▶ PROVIDED PASSAGE

Vitamin D is actually not a vitamin at all. It is a prohormone, a precursor to a hormone, produced in your skin in response to sunlight exposure. While you can also get vitamin D from some food sources and supplements, the ideal method of accumulating vitamin D in your body should be from the sun. However, not all sunlight stimulates the production of Vitamin D. The sun emits ultraviolet radiation in the UVA, UVB, and UVC band wavelengths.
UVA is by far the most abundant type of radiation from the sun. It can pass through window glass, is not affected by a change in altitude or weather, and is present all day every day of the year. UVA penetrates deep into our skin layers and is responsible for long-term skin damage.
UVB, on the other hand, cannot pass through window glass, is more intense during the middle of the day, at high altitudes and near the equator. It is also more intense during the summer months and is responsible for sunburn and tanning. UVB rays can cause skin cancer and cataracts. It is the UVB rays that stimulate the body to produce vitamin D. When exposed to direct sunlight, the body will produce vitamin D at a rate up to 1,000 IUs per minute. You don’t need to worry about the body making too much vitamin D from sunlight exposure because the body has a built-in mechanism to halt vitamin D production once it has enough. While you may get a sunburn from too much sunlight, you will NOT develop vitamin D toxicity.
Vitamin D has enormous health-promoting benefits and effects. It plays a huge role in calcium metabolism, which is vital for the normal functioning of the nervous system, as well as for bone growth and maintenance of bone density. Vitamin D also plays a major role in immunity, cell proliferation, insulin secretion, and blood pressure. Current research shows that ALL cells in your body have vitamin D receptors, which means that every cell and tissue in your body needs vitamin D for its optimal functioning and well-being. Vitamin D is also responsible for the regulation of over 2,000 genes in your body and plays a tremendous role in protecting you from various types of cancer, such as breast cancer, ovarian cancer, colon cancer, and prostate cancer. Vitamin D prevents osteoporosis, depression, and even effects diabetes and obesity.
How Do I Increase My Vitamin D?
The body prefers to get its vitamin D through direct exposure to the sun. As we mentioned before, the body has a self-regulating mechanism that will shut off vitamin D production in the presence of sunlight to keep you from developing vitamin D toxicity from making too much vitamin D. Ideally, you should expose about 40%-50% of your bare skin to the sun for 15-20 minutes every day to produce the vitamin D you need.

▶ EXERCISE
Please summarize the vitamin D passage above in exactly two sentences.

▶ DATA EXCERPT
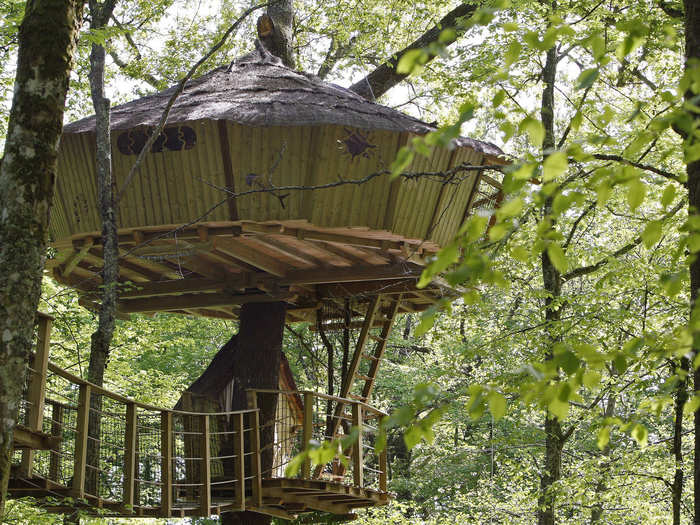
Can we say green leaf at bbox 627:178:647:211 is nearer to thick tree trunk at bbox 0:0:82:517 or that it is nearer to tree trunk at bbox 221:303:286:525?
thick tree trunk at bbox 0:0:82:517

▶ SOLUTION FOR THIS PROBLEM
Vitamin D is a prohormone that the skin produces when exposed to the sun's UVB rays, and because the body halts production once it has enough, sunlight exposure will not cause vitamin D toxicity. Vitamin D plays a role in calcium metabolism, bone health, immunity and the regulation of over 2,000 genes, and the body makes what it needs when about 40%-50% of bare skin gets 15-20 minutes of sun every day.